Items from a data source
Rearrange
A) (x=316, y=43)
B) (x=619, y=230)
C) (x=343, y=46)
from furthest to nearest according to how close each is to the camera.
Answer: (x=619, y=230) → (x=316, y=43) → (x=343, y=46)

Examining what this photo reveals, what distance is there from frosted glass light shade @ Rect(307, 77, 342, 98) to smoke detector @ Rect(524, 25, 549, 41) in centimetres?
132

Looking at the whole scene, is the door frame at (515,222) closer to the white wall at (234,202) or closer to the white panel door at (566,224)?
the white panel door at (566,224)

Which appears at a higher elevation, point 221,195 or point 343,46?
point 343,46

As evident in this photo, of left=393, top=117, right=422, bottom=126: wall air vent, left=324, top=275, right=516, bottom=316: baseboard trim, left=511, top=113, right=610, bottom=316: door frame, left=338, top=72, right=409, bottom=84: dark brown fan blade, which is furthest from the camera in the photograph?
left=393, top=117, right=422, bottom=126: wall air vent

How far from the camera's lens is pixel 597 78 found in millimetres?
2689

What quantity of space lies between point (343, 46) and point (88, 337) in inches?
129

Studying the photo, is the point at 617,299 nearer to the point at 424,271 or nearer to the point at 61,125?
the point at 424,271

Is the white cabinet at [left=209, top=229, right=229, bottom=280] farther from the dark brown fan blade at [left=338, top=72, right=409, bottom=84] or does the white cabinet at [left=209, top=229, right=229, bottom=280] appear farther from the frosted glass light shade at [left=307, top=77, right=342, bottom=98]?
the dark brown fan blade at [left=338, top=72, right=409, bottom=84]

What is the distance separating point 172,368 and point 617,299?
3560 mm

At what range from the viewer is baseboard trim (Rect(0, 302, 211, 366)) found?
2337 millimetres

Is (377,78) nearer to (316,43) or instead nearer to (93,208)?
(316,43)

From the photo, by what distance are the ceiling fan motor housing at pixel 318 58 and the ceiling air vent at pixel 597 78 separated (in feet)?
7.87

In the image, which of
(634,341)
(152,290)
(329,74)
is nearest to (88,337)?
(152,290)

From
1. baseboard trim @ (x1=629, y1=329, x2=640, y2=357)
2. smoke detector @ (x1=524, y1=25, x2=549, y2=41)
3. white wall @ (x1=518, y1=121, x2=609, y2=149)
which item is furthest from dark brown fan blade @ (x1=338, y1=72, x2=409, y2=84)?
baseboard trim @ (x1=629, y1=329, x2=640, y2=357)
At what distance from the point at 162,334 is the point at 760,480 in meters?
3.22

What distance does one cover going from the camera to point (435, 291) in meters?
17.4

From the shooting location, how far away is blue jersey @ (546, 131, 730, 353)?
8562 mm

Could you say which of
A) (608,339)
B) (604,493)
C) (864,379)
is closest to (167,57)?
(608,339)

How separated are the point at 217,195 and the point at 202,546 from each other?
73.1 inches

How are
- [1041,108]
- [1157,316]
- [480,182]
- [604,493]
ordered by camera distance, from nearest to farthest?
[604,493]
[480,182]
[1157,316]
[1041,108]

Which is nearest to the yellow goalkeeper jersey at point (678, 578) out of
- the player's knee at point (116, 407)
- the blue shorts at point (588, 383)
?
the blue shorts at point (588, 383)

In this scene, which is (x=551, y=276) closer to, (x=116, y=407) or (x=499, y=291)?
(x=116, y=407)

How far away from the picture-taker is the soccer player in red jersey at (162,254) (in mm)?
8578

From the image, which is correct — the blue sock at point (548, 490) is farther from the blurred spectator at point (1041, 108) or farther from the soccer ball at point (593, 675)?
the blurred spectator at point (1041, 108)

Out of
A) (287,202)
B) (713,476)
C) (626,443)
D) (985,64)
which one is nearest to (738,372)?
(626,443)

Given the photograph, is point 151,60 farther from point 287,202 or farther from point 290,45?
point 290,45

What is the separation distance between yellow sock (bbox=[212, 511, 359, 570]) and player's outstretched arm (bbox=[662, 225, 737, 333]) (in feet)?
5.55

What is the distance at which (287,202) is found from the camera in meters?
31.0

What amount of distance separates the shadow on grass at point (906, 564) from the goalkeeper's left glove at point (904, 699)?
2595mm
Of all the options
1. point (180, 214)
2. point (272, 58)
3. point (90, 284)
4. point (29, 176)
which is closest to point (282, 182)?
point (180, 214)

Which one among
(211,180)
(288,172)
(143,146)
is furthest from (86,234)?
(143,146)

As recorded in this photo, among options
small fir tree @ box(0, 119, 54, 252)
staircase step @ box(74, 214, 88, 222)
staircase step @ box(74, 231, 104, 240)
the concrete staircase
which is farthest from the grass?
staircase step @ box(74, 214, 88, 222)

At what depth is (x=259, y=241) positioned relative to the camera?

PROBLEM DETAILS
Recast each nonblank line of the listing above as a row in a Markdown table with two columns, "Row" and "Line". Number the rows consecutively and omit blank lines.

TASK SOLUTION
| Row | Line |
|---|---|
| 1 | Rearrange |
| 2 | A) (x=316, y=43) |
| 3 | B) (x=619, y=230) |
| 4 | C) (x=343, y=46) |
| 5 | from furthest to nearest according to how close each is to the camera. |
| 6 | Answer: (x=619, y=230) → (x=316, y=43) → (x=343, y=46) |
| 7 | Examining what this photo reveals, what distance is there from frosted glass light shade @ Rect(307, 77, 342, 98) to smoke detector @ Rect(524, 25, 549, 41) in centimetres? |
| 8 | 132 |
| 9 | Looking at the whole scene, is the door frame at (515,222) closer to the white wall at (234,202) or closer to the white panel door at (566,224)? |
| 10 | the white panel door at (566,224) |
| 11 | Which appears at a higher elevation, point 221,195 or point 343,46? |
| 12 | point 343,46 |
| 13 | As evident in this photo, of left=393, top=117, right=422, bottom=126: wall air vent, left=324, top=275, right=516, bottom=316: baseboard trim, left=511, top=113, right=610, bottom=316: door frame, left=338, top=72, right=409, bottom=84: dark brown fan blade, which is furthest from the camera in the photograph? |
| 14 | left=393, top=117, right=422, bottom=126: wall air vent |
| 15 | How far from the camera's lens is pixel 597 78 found in millimetres? |
| 16 | 2689 |
| 17 | What quantity of space lies between point (343, 46) and point (88, 337) in inches? |
| 18 | 129 |
| 19 | Studying the photo, is the point at 617,299 nearer to the point at 424,271 or nearer to the point at 61,125? |
| 20 | the point at 424,271 |
| 21 | Is the white cabinet at [left=209, top=229, right=229, bottom=280] farther from the dark brown fan blade at [left=338, top=72, right=409, bottom=84] or does the white cabinet at [left=209, top=229, right=229, bottom=280] appear farther from the frosted glass light shade at [left=307, top=77, right=342, bottom=98]? |
| 22 | the dark brown fan blade at [left=338, top=72, right=409, bottom=84] |
| 23 | What is the distance separating point 172,368 and point 617,299? |
| 24 | 3560 mm |
| 25 | At what range from the viewer is baseboard trim (Rect(0, 302, 211, 366)) found? |
| 26 | 2337 millimetres |
| 27 | Is (377,78) nearer to (316,43) or instead nearer to (93,208)? |
| 28 | (316,43) |
| 29 | From the photo, by what distance are the ceiling fan motor housing at pixel 318 58 and the ceiling air vent at pixel 597 78 separated (in feet)? |
| 30 | 7.87 |
| 31 | In the image, which of |
| 32 | (634,341) |
| 33 | (152,290) |
| 34 | (329,74) |
| 35 | is nearest to (88,337)? |
| 36 | (152,290) |
| 37 | From |
| 38 | 1. baseboard trim @ (x1=629, y1=329, x2=640, y2=357) |
| 39 | 2. smoke detector @ (x1=524, y1=25, x2=549, y2=41) |
| 40 | 3. white wall @ (x1=518, y1=121, x2=609, y2=149) |
| 41 | which item is furthest from dark brown fan blade @ (x1=338, y1=72, x2=409, y2=84)? |
| 42 | baseboard trim @ (x1=629, y1=329, x2=640, y2=357) |
| 43 | At what distance from the point at 162,334 is the point at 760,480 in meters? |
| 44 | 3.22 |
| 45 | What distance does one cover going from the camera to point (435, 291) in meters? |
| 46 | 17.4 |
| 47 | From the shooting location, how far away is blue jersey @ (546, 131, 730, 353)? |
| 48 | 8562 mm |
| 49 | Could you say which of |
| 50 | A) (608,339) |
| 51 | B) (604,493) |
| 52 | C) (864,379) |
| 53 | is closest to (167,57)? |
| 54 | (608,339) |
| 55 | How separated are the point at 217,195 and the point at 202,546 from each other? |
| 56 | 73.1 inches |
| 57 | How are |
| 58 | - [1041,108] |
| 59 | - [1157,316] |
| 60 | - [480,182] |
| 61 | - [604,493] |
| 62 | ordered by camera distance, from nearest to farthest? |
| 63 | [604,493] |
| 64 | [480,182] |
| 65 | [1157,316] |
| 66 | [1041,108] |
| 67 | Which is nearest to the yellow goalkeeper jersey at point (678, 578) out of |
| 68 | - the player's knee at point (116, 407) |
| 69 | - the blue shorts at point (588, 383) |
| 70 | ? |
| 71 | the blue shorts at point (588, 383) |
| 72 | In this scene, which is (x=551, y=276) closer to, (x=116, y=407) or (x=499, y=291)? |
| 73 | (x=116, y=407) |
| 74 | How far away from the picture-taker is the soccer player in red jersey at (162,254) (in mm)? |
| 75 | 8578 |
| 76 | From the image, which is correct — the blue sock at point (548, 490) is farther from the blurred spectator at point (1041, 108) or farther from the soccer ball at point (593, 675)? |
| 77 | the blurred spectator at point (1041, 108) |
| 78 | Out of |
| 79 | A) (287,202) |
| 80 | B) (713,476) |
| 81 | C) (626,443) |
| 82 | D) (985,64) |
| 83 | which one is nearest to (738,372)? |
| 84 | (626,443) |
| 85 | Given the photograph, is point 151,60 farther from point 287,202 or farther from point 290,45? |
| 86 | point 290,45 |
| 87 | What is the separation distance between yellow sock (bbox=[212, 511, 359, 570]) and player's outstretched arm (bbox=[662, 225, 737, 333]) (in feet)? |
| 88 | 5.55 |
| 89 | What is the distance at which (287,202) is found from the camera in meters? |
| 90 | 31.0 |
| 91 | What amount of distance separates the shadow on grass at point (906, 564) from the goalkeeper's left glove at point (904, 699)? |
| 92 | 2595mm |
| 93 | Of all the options |
| 94 | 1. point (180, 214) |
| 95 | 2. point (272, 58) |
| 96 | 3. point (90, 284) |
| 97 | 4. point (29, 176) |
| 98 | which is closest to point (282, 182)? |
| 99 | point (180, 214) |
| 100 | Which one among |
| 101 | (211,180) |
| 102 | (288,172) |
| 103 | (143,146) |
| 104 | is furthest from (86,234)? |
| 105 | (143,146) |
| 106 | As recorded in this photo, among options |
| 107 | small fir tree @ box(0, 119, 54, 252) |
| 108 | staircase step @ box(74, 214, 88, 222) |
| 109 | staircase step @ box(74, 231, 104, 240) |
| 110 | the concrete staircase |
| 111 | which is farthest from the grass? |
| 112 | staircase step @ box(74, 214, 88, 222) |
| 113 | At what depth is (x=259, y=241) positioned relative to the camera? |